Clipboard Sensitive Data Checker

Detect passwords, credit card numbers, SSNs, API keys, emails and phone numbers in your clipboard before you paste into a chat, email, or form. All checks run locally — zero data is sent anywhere.

Private by design. Analysis runs entirely in your browser. Your text never leaves this page.

* Clipboard API not available — paste text manually above.

How it works

The checker scans your text with a set of pattern matchers, each targeting a different category of sensitive data. Every pattern runs entirely in JavaScript inside your browser — no network request is made at any point.

Password candidates Strings 16+ chars mixing uppercase, digit and symbol — a common strong-password profile.
Credit card numbers Matches 13–19 digit card numbers (Visa, MC, Amex, Discover) and validates them with the Luhn algorithm to cut false positives.
US SSN / JP My Number Detects the XXX-XX-XXXX Social Security format and the 12-digit Japanese Individual Number.
API keys & secrets Recognises common prefixes: sk- (OpenAI), ghp_/github_pat_ (GitHub), AKIA (AWS), xoxb-/xoxp- (Slack), AIza (Google), EAA (Meta), Bearer tokens.
Email addresses Standard RFC-style email detection. Flags as MEDIUM — emails alone may be acceptable in many contexts.
Phone numbers Matches E.164-style internation numbers and common US/JP formats. Flagged MEDIUM.

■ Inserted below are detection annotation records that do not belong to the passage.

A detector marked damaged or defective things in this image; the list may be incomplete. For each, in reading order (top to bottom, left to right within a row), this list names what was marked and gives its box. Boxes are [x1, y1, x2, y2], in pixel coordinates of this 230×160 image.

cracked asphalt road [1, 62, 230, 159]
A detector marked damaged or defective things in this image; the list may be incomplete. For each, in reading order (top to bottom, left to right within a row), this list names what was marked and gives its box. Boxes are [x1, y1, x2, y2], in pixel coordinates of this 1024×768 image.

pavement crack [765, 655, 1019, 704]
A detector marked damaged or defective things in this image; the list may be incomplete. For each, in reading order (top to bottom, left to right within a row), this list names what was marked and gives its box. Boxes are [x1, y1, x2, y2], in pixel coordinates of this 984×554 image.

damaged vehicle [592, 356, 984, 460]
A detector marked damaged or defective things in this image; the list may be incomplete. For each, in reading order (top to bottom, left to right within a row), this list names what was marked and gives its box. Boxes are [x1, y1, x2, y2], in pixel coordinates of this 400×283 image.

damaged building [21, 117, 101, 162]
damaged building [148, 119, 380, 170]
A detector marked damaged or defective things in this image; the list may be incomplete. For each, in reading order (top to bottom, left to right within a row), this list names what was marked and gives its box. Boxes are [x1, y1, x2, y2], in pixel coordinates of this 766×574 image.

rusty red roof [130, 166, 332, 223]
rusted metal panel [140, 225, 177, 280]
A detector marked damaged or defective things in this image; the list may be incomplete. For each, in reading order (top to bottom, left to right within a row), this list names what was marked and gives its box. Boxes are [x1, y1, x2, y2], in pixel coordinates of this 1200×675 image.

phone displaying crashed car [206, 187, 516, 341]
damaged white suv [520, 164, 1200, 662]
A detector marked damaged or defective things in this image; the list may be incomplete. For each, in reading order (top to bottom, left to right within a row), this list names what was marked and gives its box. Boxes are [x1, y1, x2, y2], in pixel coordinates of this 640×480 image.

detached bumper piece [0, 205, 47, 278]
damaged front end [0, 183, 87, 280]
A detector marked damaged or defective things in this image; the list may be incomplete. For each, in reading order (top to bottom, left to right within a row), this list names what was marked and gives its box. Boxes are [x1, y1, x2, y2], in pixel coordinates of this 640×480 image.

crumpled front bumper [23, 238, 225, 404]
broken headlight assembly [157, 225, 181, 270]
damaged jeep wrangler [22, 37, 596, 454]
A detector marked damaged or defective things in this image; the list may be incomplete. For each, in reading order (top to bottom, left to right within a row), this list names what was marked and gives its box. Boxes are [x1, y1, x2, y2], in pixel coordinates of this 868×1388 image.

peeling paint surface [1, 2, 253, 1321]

Frequently asked questions

Does this tool send my clipboard text to any server?
No. The entire check runs in client-side JavaScript inside your browser tab. You can verify this by turning on airplane mode and trying the tool — it still works perfectly because no network call is ever made. The source code of this page is the full implementation.
What does the Luhn algorithm check and why does it matter for credit card detection?
The Luhn algorithm (ISO/IEC 7812) is a simple checksum formula used to validate identification numbers, including credit card numbers. Every real card number passes Luhn; a random 16-digit string usually does not. Running Luhn on each candidate dramatically reduces false positives — for example, a tracking number or order ID that happens to be 16 digits would not be flagged unless it also passes the checksum.
Why would I have sensitive data in my clipboard without knowing?
It is easier than you think. You might have copied a password from a manager to paste it elsewhere, then copied something else — but the password is still in your clipboard history. Or a developer might copy a .env file snippet containing API keys. This tool is a quick sanity check before pasting into a chat message, a public issue tracker, a shared document, or a screenshot that could be posted online.